[What to produce]
A verbatim repeat of the records beneath this line is needed.

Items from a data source

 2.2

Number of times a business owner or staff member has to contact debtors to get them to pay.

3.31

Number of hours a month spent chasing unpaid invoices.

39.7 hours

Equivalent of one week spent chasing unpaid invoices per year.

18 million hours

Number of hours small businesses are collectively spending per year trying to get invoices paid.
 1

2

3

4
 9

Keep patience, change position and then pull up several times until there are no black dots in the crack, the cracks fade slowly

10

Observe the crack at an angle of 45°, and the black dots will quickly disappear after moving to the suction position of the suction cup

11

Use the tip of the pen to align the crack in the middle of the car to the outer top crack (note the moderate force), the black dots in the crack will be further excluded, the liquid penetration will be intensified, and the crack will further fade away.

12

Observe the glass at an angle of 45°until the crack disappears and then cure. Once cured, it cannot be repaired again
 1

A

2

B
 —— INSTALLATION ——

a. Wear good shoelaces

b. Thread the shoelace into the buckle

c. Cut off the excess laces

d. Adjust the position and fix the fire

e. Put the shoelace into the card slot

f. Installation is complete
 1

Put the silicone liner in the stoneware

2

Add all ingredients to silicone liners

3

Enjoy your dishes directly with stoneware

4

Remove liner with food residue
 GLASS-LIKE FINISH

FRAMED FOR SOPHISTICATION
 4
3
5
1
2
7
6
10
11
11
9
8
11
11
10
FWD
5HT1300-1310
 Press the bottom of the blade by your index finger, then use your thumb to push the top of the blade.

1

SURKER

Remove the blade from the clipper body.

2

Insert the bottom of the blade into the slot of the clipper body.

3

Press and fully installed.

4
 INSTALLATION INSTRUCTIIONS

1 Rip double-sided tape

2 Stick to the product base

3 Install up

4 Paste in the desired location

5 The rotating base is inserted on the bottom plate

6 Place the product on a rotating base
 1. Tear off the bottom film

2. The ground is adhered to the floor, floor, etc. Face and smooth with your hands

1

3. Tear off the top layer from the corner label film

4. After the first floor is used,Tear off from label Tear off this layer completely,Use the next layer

[Expected output]
 2.2

Number of times a business owner or staff member has to contact debtors to get them to pay.

3.31

Number of hours a month spent chasing unpaid invoices.

39.7 hours

Equivalent of one week spent chasing unpaid invoices per year.

18 million hours

Number of hours small businesses are collectively spending per year trying to get invoices paid.
 1

2

3

4
 9

Keep patience, change position and then pull up several times until there are no black dots in the crack, the cracks fade slowly

10

Observe the crack at an angle of 45°, and the black dots will quickly disappear after moving to the suction position of the suction cup

11

Use the tip of the pen to align the crack in the middle of the car to the outer top crack (note the moderate force), the black dots in the crack will be further excluded, the liquid penetration will be intensified, and the crack will further fade away.

12

Observe the glass at an angle of 45°until the crack disappears and then cure. Once cured, it cannot be repaired again
 1

A

2

B
 —— INSTALLATION ——

a. Wear good shoelaces

b. Thread the shoelace into the buckle

c. Cut off the excess laces

d. Adjust the position and fix the fire

e. Put the shoelace into the card slot

f. Installation is complete
 1

Put the silicone liner in the stoneware

2

Add all ingredients to silicone liners

3

Enjoy your dishes directly with stoneware

4

Remove liner with food residue
 GLASS-LIKE FINISH

FRAMED FOR SOPHISTICATION
 4
3
5
1
2
7
6
10
11
11
9
8
11
11
10
FWD
5HT1300-1310
 Press the bottom of the blade by your index finger, then use your thumb to push the top of the blade.

1

SURKER

Remove the blade from the clipper body.

2

Insert the bottom of the blade into the slot of the clipper body.

3

Press and fully installed.

4
 INSTALLATION INSTRUCTIIONS

1 Rip double-sided tape

2 Stick to the product base

3 Install up

4 Paste in the desired location

5 The rotating base is inserted on the bottom plate

6 Place the product on a rotating base
 1. Tear off the bottom film

2. The ground is adhered to the floor, floor, etc. Face and smooth with your hands

1

3. Tear off the top layer from the corner label film

4. After the first floor is used,Tear off from label Tear off this layer completely,Use the next layer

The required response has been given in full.